Accordingly, the brokerage house expects its coverage universe of 23 lenders to report 51 per cent YoY growth during the period under review.

This trend, the report said will come largely on the back of expected normalisation of provisions.

“The pace of collections and recoveries continues to improve, which, concurrent with normalised economic activity, is likely to moderate the stressed pool,” the report said.

“Disbursements are likely to witness healthy growth, driven by seasonal pick-up in retail loans as large corporate Capex remains elusive.”

As per the report, the revival in business momentum is likely to drive a 10.4 per cent YoY loan growth for the brokerage house’s coverage universe, with large private banks and large NBFCs (BAF) continuing to clock market share gains.

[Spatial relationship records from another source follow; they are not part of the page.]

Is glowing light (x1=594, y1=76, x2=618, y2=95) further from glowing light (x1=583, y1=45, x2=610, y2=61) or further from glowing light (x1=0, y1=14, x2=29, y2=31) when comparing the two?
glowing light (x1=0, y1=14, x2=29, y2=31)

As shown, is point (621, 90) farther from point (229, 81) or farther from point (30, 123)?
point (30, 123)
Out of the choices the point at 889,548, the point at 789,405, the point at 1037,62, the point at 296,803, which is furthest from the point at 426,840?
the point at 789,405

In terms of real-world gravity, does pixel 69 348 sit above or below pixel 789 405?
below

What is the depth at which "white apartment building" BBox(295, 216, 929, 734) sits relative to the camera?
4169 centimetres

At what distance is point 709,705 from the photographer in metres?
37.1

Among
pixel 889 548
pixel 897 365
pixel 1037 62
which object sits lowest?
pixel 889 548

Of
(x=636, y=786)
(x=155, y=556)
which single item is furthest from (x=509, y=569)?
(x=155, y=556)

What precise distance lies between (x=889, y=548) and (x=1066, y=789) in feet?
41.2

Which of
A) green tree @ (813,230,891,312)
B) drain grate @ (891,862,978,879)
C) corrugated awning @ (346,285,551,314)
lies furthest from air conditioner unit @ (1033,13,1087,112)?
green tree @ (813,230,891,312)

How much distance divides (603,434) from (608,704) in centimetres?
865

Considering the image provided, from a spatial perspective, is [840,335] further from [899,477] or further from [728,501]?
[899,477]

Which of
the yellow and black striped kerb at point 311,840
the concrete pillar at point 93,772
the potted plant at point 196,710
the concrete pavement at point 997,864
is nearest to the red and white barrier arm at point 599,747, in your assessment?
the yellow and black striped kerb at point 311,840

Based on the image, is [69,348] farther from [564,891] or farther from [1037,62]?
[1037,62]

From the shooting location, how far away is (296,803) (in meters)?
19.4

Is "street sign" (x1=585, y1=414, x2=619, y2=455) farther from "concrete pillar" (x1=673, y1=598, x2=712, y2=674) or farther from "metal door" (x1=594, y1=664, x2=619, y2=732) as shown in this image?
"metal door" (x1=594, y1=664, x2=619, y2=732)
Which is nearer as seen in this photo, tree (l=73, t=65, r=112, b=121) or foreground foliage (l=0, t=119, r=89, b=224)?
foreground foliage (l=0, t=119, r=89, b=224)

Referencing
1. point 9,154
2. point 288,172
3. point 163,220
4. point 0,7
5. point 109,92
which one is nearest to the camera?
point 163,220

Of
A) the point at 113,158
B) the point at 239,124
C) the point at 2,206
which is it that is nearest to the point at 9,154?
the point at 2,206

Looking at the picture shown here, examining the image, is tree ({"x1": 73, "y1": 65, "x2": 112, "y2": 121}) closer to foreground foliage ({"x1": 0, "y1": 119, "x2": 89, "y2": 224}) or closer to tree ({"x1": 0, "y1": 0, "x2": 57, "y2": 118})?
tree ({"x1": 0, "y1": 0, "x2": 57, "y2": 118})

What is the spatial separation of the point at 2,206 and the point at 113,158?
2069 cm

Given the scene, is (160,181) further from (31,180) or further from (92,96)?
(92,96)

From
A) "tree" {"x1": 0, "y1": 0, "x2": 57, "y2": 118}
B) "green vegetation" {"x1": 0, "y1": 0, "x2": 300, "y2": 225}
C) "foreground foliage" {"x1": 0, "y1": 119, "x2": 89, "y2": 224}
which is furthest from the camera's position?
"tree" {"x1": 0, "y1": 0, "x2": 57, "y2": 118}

“The third wave of the pandemic is unlikely to impact Q3 earnings except in underlying sectors like travel and tourism that are already under stress.”

“However, we expect most lenders to maintain a surplus provisioning buffer for potential asset quality issues. We tweak our FY22E-FY24E forecasts for select lenders to factor in lower credit growth and marginally higher credit costs.”

Besides, HDFC Securities continue to prefer large banks with strong balance sheets and formidable deposit franchises.

Furthermore, it cited that business momentum continues to gather pace.

“In a quarter relatively unaffected by the pandemic and near-normal resumption of economic activity, we expect to see strong sequential growth in disbursements, particularly in retail and SME segments, riding on seasonal and pent- up demand.”

“Provisional filings suggest that banks within our coverage universe continue to gain market share as reflected in loan growth at 12 per cent YoY compared to system-wide YoY credit growth at 7 per cent.”

At present, the brokerage house has 23 lenders in its coverage universe including ICICI Bank, SBI, Bajaj Finance, SBI Cards, and Axis Bank.